Page 74 of Fallen Empire
If I saw Layla walk in?
I’d know.
She could wear a thousand faces, a million disguises. But I’d recognize her for what she really was—undercover.
She stood out.
But would Koslov?
The elevator dinged. I opened my eyes and stepped out, walking toward the room that held my entire fucking life inside it.
Koslov wouldn’t get to her now.
But he wasn’t trying to.
He was going to cripple us in a way we didn’t see coming.
I just had to figure out which direction he was gunning for—
Before he pulled the trigger.
Chapter 17
Millie
I tried not to react to Savannah’s words. I tried to stay calm, stoic, so she could carry the strength to say them. But inside? I was unraveling.
I felt like a fraud.
My childhood trauma—my father’s drinking, my mother walking out—felt like a scratched record compared to the shattered symphony Savannah had lived through.
She’d lost everyone she ever loved in one single breath. Her father. Her mother. The man who once vowed to love and protect her.
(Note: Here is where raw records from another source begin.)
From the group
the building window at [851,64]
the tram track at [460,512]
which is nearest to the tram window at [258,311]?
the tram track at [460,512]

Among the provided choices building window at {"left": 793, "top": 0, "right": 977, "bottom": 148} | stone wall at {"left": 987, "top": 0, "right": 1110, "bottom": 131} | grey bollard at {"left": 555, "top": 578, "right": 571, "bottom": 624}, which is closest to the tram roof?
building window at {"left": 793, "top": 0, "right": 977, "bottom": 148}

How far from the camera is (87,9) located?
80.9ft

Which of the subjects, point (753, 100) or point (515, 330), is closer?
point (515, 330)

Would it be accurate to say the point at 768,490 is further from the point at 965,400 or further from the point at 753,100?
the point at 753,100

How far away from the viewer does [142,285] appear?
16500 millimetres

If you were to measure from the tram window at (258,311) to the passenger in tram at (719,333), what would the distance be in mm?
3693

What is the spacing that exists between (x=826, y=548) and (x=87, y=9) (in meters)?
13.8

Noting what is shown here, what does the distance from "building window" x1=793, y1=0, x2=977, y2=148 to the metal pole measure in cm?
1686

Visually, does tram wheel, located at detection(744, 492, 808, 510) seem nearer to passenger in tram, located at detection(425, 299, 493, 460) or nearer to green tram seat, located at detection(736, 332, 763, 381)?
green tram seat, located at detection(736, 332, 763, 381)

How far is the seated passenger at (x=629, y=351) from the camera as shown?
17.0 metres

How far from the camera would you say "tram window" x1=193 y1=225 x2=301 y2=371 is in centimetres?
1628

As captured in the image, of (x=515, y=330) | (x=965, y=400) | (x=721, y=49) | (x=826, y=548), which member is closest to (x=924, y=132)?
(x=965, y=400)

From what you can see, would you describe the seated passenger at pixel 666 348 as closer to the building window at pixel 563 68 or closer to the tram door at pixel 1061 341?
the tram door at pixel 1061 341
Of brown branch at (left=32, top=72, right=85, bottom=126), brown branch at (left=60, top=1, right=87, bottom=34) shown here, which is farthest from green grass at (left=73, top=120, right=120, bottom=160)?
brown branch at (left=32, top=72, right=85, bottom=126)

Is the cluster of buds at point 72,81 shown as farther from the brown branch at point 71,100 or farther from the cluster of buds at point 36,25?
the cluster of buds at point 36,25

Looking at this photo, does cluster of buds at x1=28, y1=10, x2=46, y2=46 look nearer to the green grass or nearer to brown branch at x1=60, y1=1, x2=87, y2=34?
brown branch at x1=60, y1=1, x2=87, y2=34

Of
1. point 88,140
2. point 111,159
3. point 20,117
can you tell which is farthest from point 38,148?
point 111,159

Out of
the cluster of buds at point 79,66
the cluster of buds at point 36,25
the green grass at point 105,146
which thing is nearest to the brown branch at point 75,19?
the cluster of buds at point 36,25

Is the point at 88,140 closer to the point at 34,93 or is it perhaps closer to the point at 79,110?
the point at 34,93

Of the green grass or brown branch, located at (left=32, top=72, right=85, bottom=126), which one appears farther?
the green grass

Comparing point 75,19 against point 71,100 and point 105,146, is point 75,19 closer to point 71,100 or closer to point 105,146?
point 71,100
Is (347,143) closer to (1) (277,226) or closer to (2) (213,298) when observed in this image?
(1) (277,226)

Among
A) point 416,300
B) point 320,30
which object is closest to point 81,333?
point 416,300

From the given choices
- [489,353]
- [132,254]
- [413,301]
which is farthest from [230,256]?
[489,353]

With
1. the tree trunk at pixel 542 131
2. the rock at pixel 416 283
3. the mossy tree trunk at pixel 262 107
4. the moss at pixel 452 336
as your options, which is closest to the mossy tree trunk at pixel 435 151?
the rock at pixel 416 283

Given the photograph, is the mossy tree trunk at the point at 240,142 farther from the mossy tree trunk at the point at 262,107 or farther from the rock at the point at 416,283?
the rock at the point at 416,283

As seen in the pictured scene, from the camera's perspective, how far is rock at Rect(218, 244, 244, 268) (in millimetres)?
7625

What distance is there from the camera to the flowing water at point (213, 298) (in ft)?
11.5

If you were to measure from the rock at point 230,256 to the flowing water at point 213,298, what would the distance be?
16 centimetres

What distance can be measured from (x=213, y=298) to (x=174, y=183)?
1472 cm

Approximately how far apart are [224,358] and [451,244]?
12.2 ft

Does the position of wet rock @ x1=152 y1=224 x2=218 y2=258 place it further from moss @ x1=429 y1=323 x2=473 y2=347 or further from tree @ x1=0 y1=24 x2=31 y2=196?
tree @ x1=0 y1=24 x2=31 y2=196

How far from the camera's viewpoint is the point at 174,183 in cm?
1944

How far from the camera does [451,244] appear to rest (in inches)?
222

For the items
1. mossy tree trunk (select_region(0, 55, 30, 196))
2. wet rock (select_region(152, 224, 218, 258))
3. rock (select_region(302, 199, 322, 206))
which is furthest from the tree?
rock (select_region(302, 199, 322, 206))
And yet somehow, she endured.
No spotlight. No parade. Just quiet, stubborn survival.
And here I was, drowning in a glass of cabernet and a perfectly manicured brand.
If it had been me? I would've tapped out long before now.
There comes a point, doesn’t there? A line where pain outweighs presence. Where the idea of peace becomes more promising than another hour in this living hell. Maybe that’s why people end their lives.
Not because they’re weak.
But because hope becomes the bigger lie.
Still, she kept going. Not because it was easy. But because somewhere in that darkness, she must’ve believed there was something still worth finding.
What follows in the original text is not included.